Before a game is started, the player is prompted to set their current time and time zone. The game can then estimate when the Sun will rise and set, and simulates the position of the Sun inside the game. The player has an advantage during the daytime as vampires cannot be exposed to sunlight. Sunlight also affects the world around the main character - an example is a Solar Tree, a tree that is being damaged by the darkness of the Immortals, and can be cured by playing the game in the sunlight. The outdoor game environment also includes bird chirp sound effects in the morning and a soft orange glow around sunset.

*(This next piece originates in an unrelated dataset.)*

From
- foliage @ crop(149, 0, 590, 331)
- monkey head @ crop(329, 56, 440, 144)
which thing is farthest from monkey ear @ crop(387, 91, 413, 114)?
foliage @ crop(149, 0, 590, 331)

Game combat focuses on stealth. An integral concept is shooting an undead in the back, stunning it, then either running away or killing it. Getting caught by a monster, indicated by a red exclamation point above the head, will reduce the grade received at the end of a stage. A number of other factors also determine the grade received, such as total time taken to complete the level. After a number of dungeon levels the player will reach an "Immortal" level where one of four bosses resides. The player will have to fight their way to the boss creature, or Immortal, and defeat it. The boss is then faced again in the sunlight outside of its lair. In this fight, a weapon called the "Pile Driver" must be charged by the player exposing the game to sunlight. The greater the amount of sunlight, the more damage the Pile Driver will inflict upon the Immortal during the fight.

==Reception==

The game received "favorable" reviews according to the review aggregation website Metacritic. In Japan, Famitsu gave it a total score of 36 out of 40.

Aggregate score
| Aggregator | Score |
|---|---|
| Metacritic | 83/100 |

Review scores
| Publication | Score |
|---|---|
| Edge | 8/10 |
| Electronic Gaming Monthly | 8.5/10 |
| Famitsu | 36/40 |
| Game Informer | 5/10 |
| GamePro | 5/5 |
| GameSpot | 8.3/10 |
| GameSpy | 3/5 |
| IGN | 8.5/10 |
| Nintendo Power | 4.4/5 |
| X-Play | 3/5 |
| Entertainment Weekly | A |

==Sequels==

Boktai was followed by two sequels on the Game Boy Advance: Boktai 2: Solar Boy Django and Shin Bokura no Taiyō: Gyakushū no Sabata (also known as Boktai 3: Sabata's Counterattack). The latter was released exclusively in Japan. Both GBA sequels employed the use of a solar sensor on their cartridges. A fourth game was released for the Nintendo DS titled Bokura no Taiyō: Django & Sabata, released outside Japan under the title Lunar Knights. The name change was an attempt to rebrand the series after the fourth game abandoned the use of a solar sensor (due to the Nintendo DS using cards instead of cartridges).

===Other media===
A manga was produced called Solar Boy Django. It was produced by Makoto Hijioka and was loosely based on the Boktai storyline. It was written by Makoto Hijioka and published in Shogakukan's CoroCoro Comic from September 2003 to July 2007. It does not follow the plot of the games directly, although it does include many of the characters, such as the Count and Sabata. An English version of the manga has been made available from a Singapore manga production company. In 2007, Elex Media Komputindo licensed the manga for the Indonesian market with the title Jango the Solar Boy.

Django and Otenko appeared in Mega Man Battle Network 4.